═════ DATA LINES ═════

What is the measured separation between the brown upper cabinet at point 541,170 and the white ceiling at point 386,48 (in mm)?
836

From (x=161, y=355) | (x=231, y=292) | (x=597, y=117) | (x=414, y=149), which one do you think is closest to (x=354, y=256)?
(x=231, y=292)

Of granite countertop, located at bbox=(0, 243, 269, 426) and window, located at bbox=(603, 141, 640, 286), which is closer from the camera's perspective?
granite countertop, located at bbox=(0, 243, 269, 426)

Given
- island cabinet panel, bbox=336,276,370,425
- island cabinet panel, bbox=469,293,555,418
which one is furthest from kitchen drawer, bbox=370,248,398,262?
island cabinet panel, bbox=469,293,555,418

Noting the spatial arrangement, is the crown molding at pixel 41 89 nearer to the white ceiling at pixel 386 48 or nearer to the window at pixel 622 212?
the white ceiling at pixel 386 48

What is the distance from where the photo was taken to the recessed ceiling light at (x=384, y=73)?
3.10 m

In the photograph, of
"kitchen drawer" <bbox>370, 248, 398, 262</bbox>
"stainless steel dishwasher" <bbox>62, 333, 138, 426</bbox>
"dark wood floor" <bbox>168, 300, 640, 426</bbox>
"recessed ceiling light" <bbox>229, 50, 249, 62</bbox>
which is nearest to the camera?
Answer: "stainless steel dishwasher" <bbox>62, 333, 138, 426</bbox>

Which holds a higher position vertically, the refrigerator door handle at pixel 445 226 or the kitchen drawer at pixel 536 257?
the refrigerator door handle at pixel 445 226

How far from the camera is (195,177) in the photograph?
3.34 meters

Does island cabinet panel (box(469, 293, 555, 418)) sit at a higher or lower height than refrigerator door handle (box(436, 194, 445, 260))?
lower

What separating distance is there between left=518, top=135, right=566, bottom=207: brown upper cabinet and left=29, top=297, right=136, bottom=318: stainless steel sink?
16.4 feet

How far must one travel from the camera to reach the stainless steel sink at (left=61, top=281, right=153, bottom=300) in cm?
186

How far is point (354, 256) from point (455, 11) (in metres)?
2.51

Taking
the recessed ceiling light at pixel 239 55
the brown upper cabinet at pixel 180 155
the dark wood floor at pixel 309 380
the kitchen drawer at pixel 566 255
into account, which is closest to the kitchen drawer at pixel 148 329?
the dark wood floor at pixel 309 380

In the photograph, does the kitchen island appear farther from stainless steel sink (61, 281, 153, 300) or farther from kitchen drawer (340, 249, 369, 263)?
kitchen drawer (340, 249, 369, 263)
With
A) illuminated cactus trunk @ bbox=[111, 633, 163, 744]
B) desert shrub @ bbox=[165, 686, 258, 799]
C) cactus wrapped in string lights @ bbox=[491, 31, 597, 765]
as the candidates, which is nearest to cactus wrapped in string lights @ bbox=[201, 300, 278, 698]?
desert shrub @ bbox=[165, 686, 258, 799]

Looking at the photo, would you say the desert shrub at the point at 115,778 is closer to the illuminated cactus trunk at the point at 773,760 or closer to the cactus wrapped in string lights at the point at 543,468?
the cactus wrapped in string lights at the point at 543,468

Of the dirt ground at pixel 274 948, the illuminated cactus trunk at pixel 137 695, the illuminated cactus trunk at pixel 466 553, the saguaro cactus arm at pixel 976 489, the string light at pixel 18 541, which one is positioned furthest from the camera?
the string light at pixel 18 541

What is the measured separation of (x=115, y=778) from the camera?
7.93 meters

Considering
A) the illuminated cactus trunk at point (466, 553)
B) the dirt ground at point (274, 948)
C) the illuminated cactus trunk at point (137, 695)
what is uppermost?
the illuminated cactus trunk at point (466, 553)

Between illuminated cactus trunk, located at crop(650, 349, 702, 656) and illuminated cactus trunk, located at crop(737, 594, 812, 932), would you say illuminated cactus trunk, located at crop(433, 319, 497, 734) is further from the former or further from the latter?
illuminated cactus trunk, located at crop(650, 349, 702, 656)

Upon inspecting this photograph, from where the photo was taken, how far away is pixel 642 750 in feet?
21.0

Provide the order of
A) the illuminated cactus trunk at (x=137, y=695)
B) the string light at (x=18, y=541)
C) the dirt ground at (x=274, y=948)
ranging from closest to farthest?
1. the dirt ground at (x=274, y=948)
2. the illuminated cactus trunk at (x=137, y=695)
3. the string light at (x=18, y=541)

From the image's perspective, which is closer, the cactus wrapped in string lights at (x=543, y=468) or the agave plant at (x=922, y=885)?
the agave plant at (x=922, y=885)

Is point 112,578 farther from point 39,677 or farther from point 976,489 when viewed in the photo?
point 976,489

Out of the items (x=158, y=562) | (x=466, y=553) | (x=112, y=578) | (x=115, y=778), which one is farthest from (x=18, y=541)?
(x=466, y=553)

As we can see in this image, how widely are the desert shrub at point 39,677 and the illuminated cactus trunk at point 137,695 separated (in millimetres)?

═════

__EXERCISE DIRECTIONS__
Lay out every line of the entries above as a numbered list, omitting the blank lines.

__RESPONSE__
1. What is the measured separation between the brown upper cabinet at point 541,170 and the white ceiling at point 386,48 (in mm)?
2. 836
3. From (x=161, y=355) | (x=231, y=292) | (x=597, y=117) | (x=414, y=149), which one do you think is closest to (x=354, y=256)?
4. (x=231, y=292)
5. Of granite countertop, located at bbox=(0, 243, 269, 426) and window, located at bbox=(603, 141, 640, 286), which is closer from the camera's perspective?
6. granite countertop, located at bbox=(0, 243, 269, 426)
7. Given
8. - island cabinet panel, bbox=336,276,370,425
9. - island cabinet panel, bbox=469,293,555,418
10. which one is furthest from kitchen drawer, bbox=370,248,398,262?
11. island cabinet panel, bbox=469,293,555,418
12. Noting the spatial arrangement, is the crown molding at pixel 41 89 nearer to the white ceiling at pixel 386 48 or nearer to the window at pixel 622 212?
13. the white ceiling at pixel 386 48
14. What is the distance from where the photo was taken to the recessed ceiling light at (x=384, y=73)?
15. 3.10 m
16. In the photograph, of
17. "kitchen drawer" <bbox>370, 248, 398, 262</bbox>
18. "stainless steel dishwasher" <bbox>62, 333, 138, 426</bbox>
19. "dark wood floor" <bbox>168, 300, 640, 426</bbox>
20. "recessed ceiling light" <bbox>229, 50, 249, 62</bbox>
21. which is nearest to the camera?
22. Answer: "stainless steel dishwasher" <bbox>62, 333, 138, 426</bbox>
23. Which holds a higher position vertically, the refrigerator door handle at pixel 445 226 or the kitchen drawer at pixel 536 257?
24. the refrigerator door handle at pixel 445 226
25. How far from the camera is (195,177) in the photograph?
26. 3.34 meters
27. Does island cabinet panel (box(469, 293, 555, 418)) sit at a higher or lower height than refrigerator door handle (box(436, 194, 445, 260))?
28. lower
29. What separating distance is there between left=518, top=135, right=566, bottom=207: brown upper cabinet and left=29, top=297, right=136, bottom=318: stainless steel sink?
30. 16.4 feet
31. How far must one travel from the camera to reach the stainless steel sink at (left=61, top=281, right=153, bottom=300) in cm?
32. 186
33. How far is point (354, 256) from point (455, 11) (in metres)?
34. 2.51
35. Taking
36. the recessed ceiling light at pixel 239 55
37. the brown upper cabinet at pixel 180 155
38. the dark wood floor at pixel 309 380
39. the kitchen drawer at pixel 566 255
40. into account, which is closest to the kitchen drawer at pixel 148 329?
41. the dark wood floor at pixel 309 380
42. In the photograph, does the kitchen island appear farther from stainless steel sink (61, 281, 153, 300) or farther from kitchen drawer (340, 249, 369, 263)?
43. kitchen drawer (340, 249, 369, 263)
44. With
45. A) illuminated cactus trunk @ bbox=[111, 633, 163, 744]
46. B) desert shrub @ bbox=[165, 686, 258, 799]
47. C) cactus wrapped in string lights @ bbox=[491, 31, 597, 765]
48. as the candidates, which is nearest to cactus wrapped in string lights @ bbox=[201, 300, 278, 698]?
49. desert shrub @ bbox=[165, 686, 258, 799]
50. Looking at the photo, would you say the desert shrub at the point at 115,778 is closer to the illuminated cactus trunk at the point at 773,760 or closer to the cactus wrapped in string lights at the point at 543,468?
51. the cactus wrapped in string lights at the point at 543,468
52. Of the dirt ground at pixel 274 948, the illuminated cactus trunk at pixel 137 695, the illuminated cactus trunk at pixel 466 553, the saguaro cactus arm at pixel 976 489, the string light at pixel 18 541, which one is positioned furthest from the camera?
53. the string light at pixel 18 541
54. What is the measured separation of (x=115, y=778) from the camera?
55. 7.93 meters
56. Considering
57. A) the illuminated cactus trunk at point (466, 553)
58. B) the dirt ground at point (274, 948)
59. C) the illuminated cactus trunk at point (137, 695)
60. what is uppermost?
61. the illuminated cactus trunk at point (466, 553)
62. Between illuminated cactus trunk, located at crop(650, 349, 702, 656) and illuminated cactus trunk, located at crop(737, 594, 812, 932), would you say illuminated cactus trunk, located at crop(433, 319, 497, 734) is further from the former or further from the latter?
63. illuminated cactus trunk, located at crop(650, 349, 702, 656)
64. Upon inspecting this photograph, from where the photo was taken, how far away is pixel 642 750 in feet?
65. 21.0
66. Provide the order of
67. A) the illuminated cactus trunk at (x=137, y=695)
68. B) the string light at (x=18, y=541)
69. C) the dirt ground at (x=274, y=948)
70. ranging from closest to farthest?
71. 1. the dirt ground at (x=274, y=948)
72. 2. the illuminated cactus trunk at (x=137, y=695)
73. 3. the string light at (x=18, y=541)
74. From the image's perspective, which is closer, the cactus wrapped in string lights at (x=543, y=468) or the agave plant at (x=922, y=885)?
75. the agave plant at (x=922, y=885)
76. Is point 112,578 farther from point 39,677 or farther from point 976,489 when viewed in the photo?
77. point 976,489
78. Out of the items (x=158, y=562) | (x=466, y=553) | (x=112, y=578) | (x=115, y=778), which one is farthest from (x=18, y=541)?
79. (x=466, y=553)
80. As we can see in this image, how widely are the desert shrub at point 39,677 and the illuminated cactus trunk at point 137,695 separated (in millimetres)?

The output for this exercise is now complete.